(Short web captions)
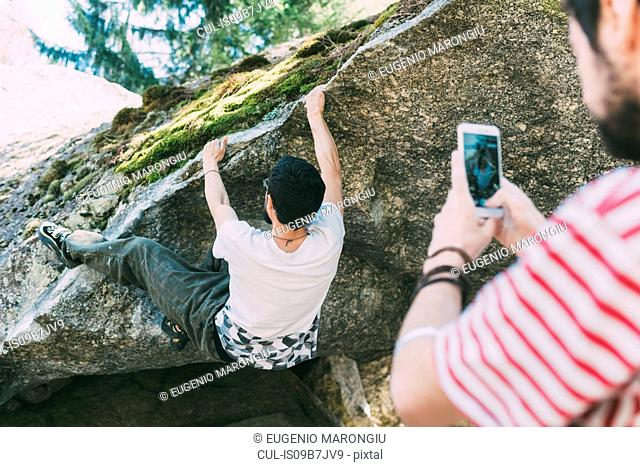 Male boulderer photographing friend with smartphone, Lombardy, Italy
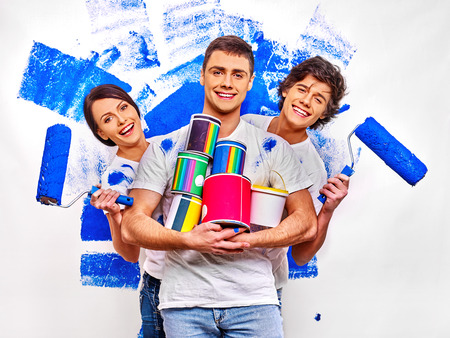 three persons: Happy three persons are painting  wall at home.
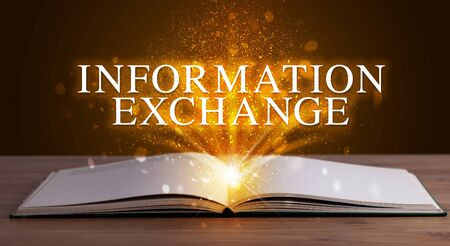 INFORMATION EXCHANGE inscription coming out from an open book, educational concept Stok Fotoğraf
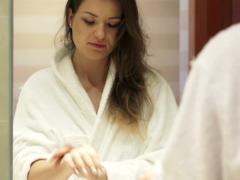Pretty woman in bathrobe applying moisturizing cream on her hands NTSC Stock Footage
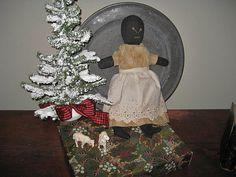 Sweet little Black sock doll with brown dress....
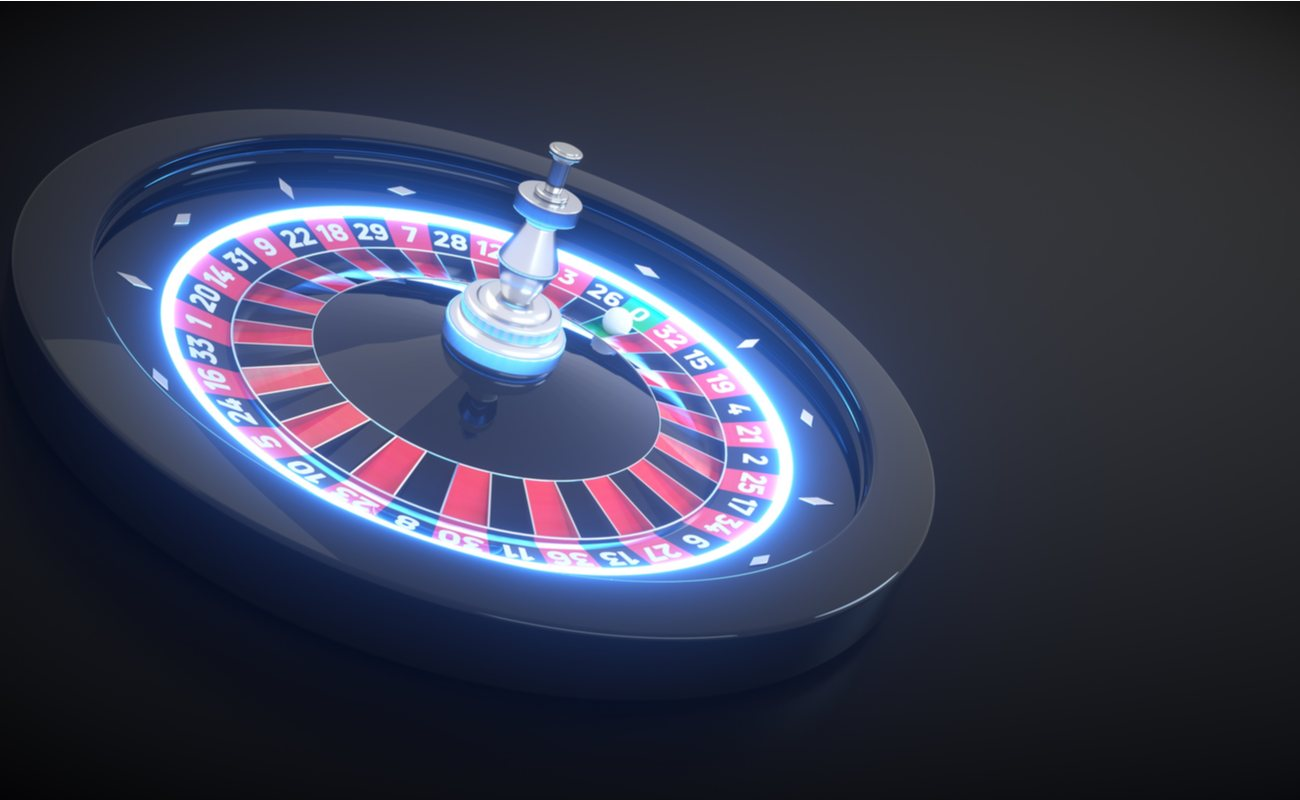 Light up roulette table, with blue lights and black background.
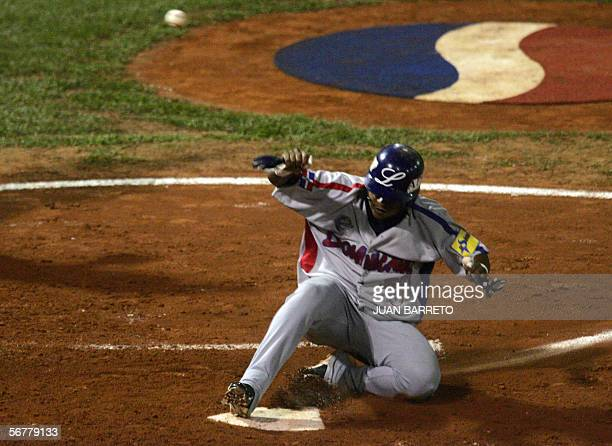 Play Ronnie Belliard of Tigres of Licey of Dominican Republic slides during a game against the Lions Caracas of Venezuela in their Caribbean Series...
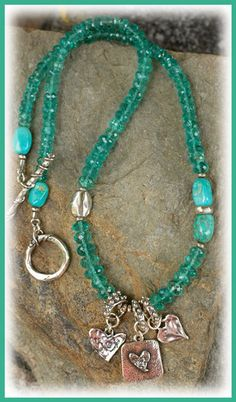 Sea of Joy Necklace... IN THE MIX Sea blue Apatite with Rare Fox Mine Turquoise and Artisan Handcrafted Silver charms, toggle & accents necklace length.......17.5 inches An Original Handcrafted Necklace by Cathy Dailey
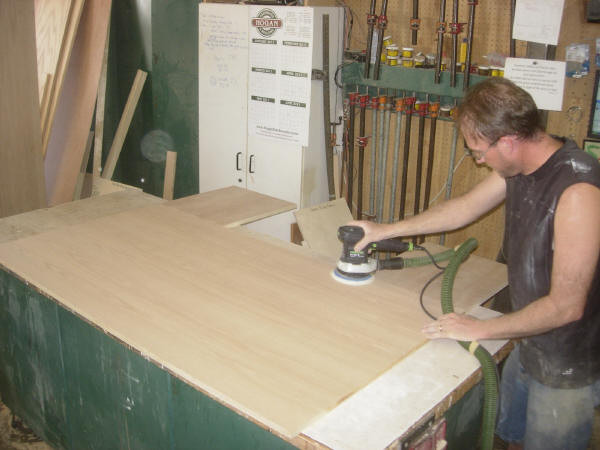 Paul sanding the headboard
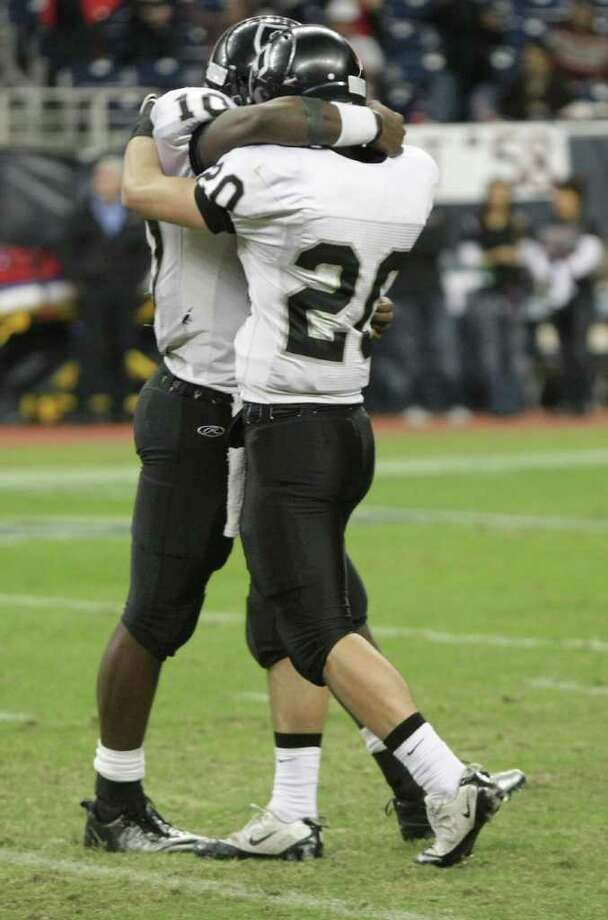 Cibolo Steele High School's Tommy Armstrong, left (10) Matthew Mayle embrace as time runs out of their Class 5-A Division II semifinal high school football game against Port Arthur Memorial High School, Saturday, Dec. 10, 2011, in Reliant Stadium in Houston. Steele High won 51-31. Photo: Nick De La Torre, Houston Chronicle / © 2011  Houston Chronicle
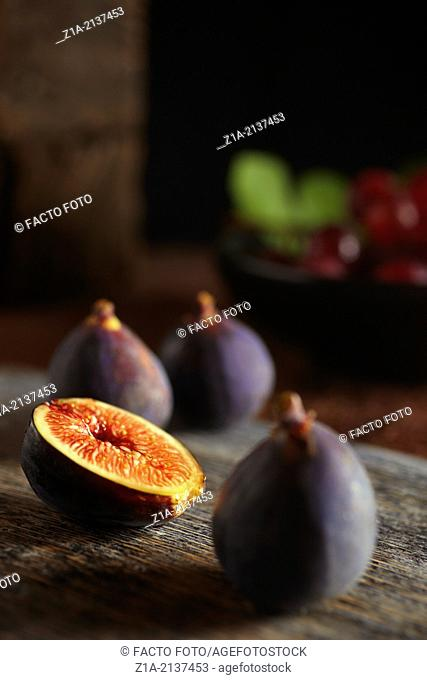 Fresh ripen figs on a wooden table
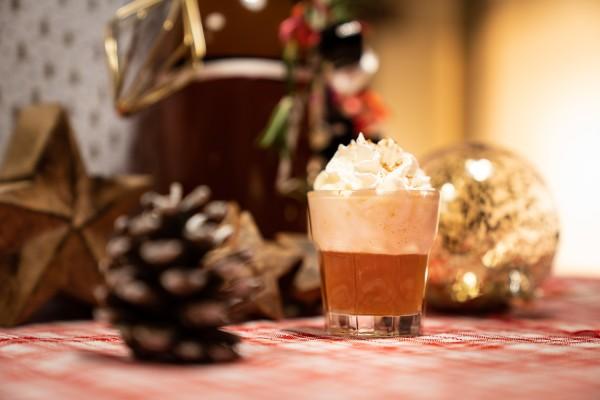 Bratapfellikoer-mit-Sahnehaube-vor-weihnachtlicher-Dekoration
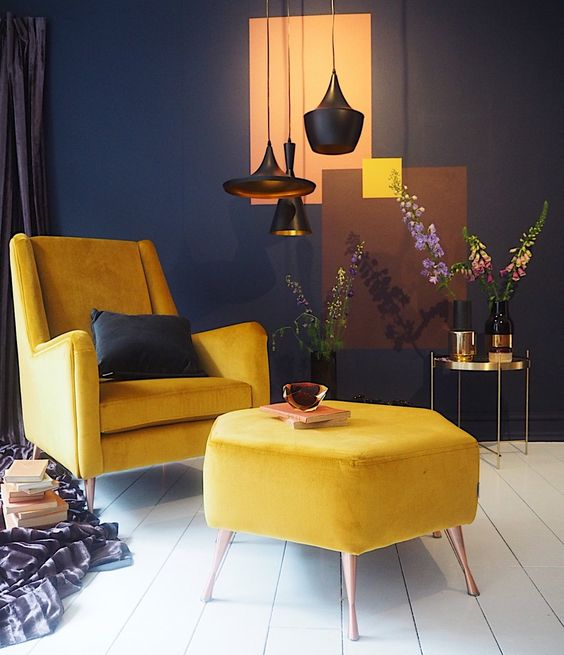 a small contrasting space done in navy and white and made bolder with yellow furniture for a bright look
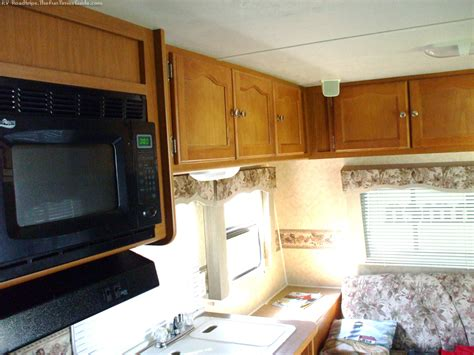Rv Kitchen Cabinets 5 Rv Storage Solutions How To Make The Most Of Limited Storage Space Times Guide To Rving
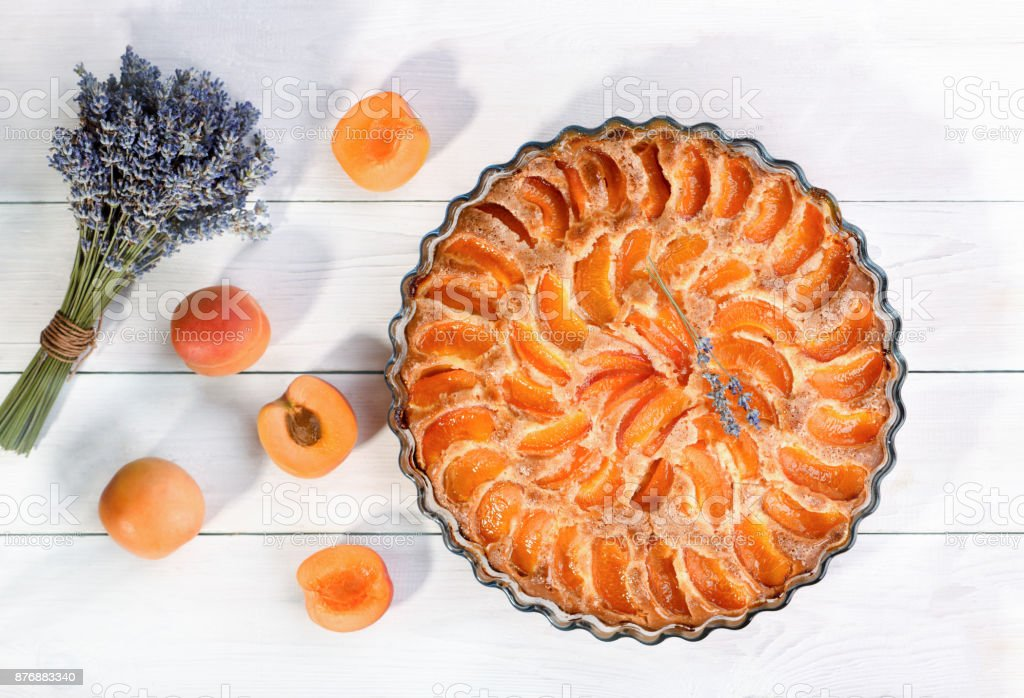 Apricot pie with a sprig of lavender and fresh fruit, top view. stock photo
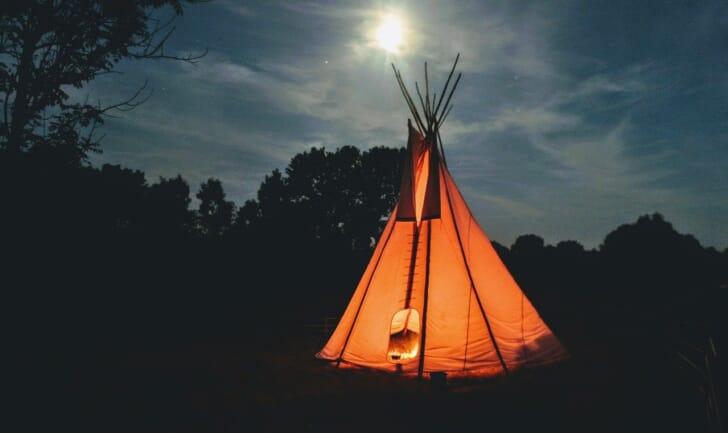 夜のキャンプ場に光るワンポールテントの写真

■ **Activity**:
All of the entries above are to be written out exactly, with no pictures.

■ **Result of this exercise**:
 Male boulderer photographing friend with smartphone, Lombardy, Italy
 three persons: Happy three persons are painting  wall at home.
 INFORMATION EXCHANGE inscription coming out from an open book, educational concept Stok Fotoğraf
Pretty woman in bathrobe applying moisturizing cream on her hands NTSC Stock Footage
 Sweet little Black sock doll with brown dress....
 Light up roulette table, with blue lights and black background.
 Play Ronnie Belliard of Tigres of Licey of Dominican Republic slides during a game against the Lions Caracas of Venezuela in their Caribbean Series...
 Sea of Joy Necklace... IN THE MIX Sea blue Apatite with Rare Fox Mine Turquoise and Artisan Handcrafted Silver charms, toggle & accents necklace length.......17.5 inches An Original Handcrafted Necklace by Cathy Dailey
 Paul sanding the headboard
 Cibolo Steele High School's Tommy Armstrong, left (10) Matthew Mayle embrace as time runs out of their Class 5-A Division II semifinal high school football game against Port Arthur Memorial High School, Saturday, Dec. 10, 2011, in Reliant Stadium in Houston. Steele High won 51-31. Photo: Nick De La Torre, Houston Chronicle / © 2011  Houston Chronicle
 Fresh ripen figs on a wooden table
 Bratapfellikoer-mit-Sahnehaube-vor-weihnachtlicher-Dekoration
 a small contrasting space done in navy and white and made bolder with yellow furniture for a bright look
Rv Kitchen Cabinets 5 Rv Storage Solutions How To Make The Most Of Limited Storage Space Times Guide To Rving
 Apricot pie with a sprig of lavender and fresh fruit, top view. stock photo
 夜のキャンプ場に光るワンポールテントの写真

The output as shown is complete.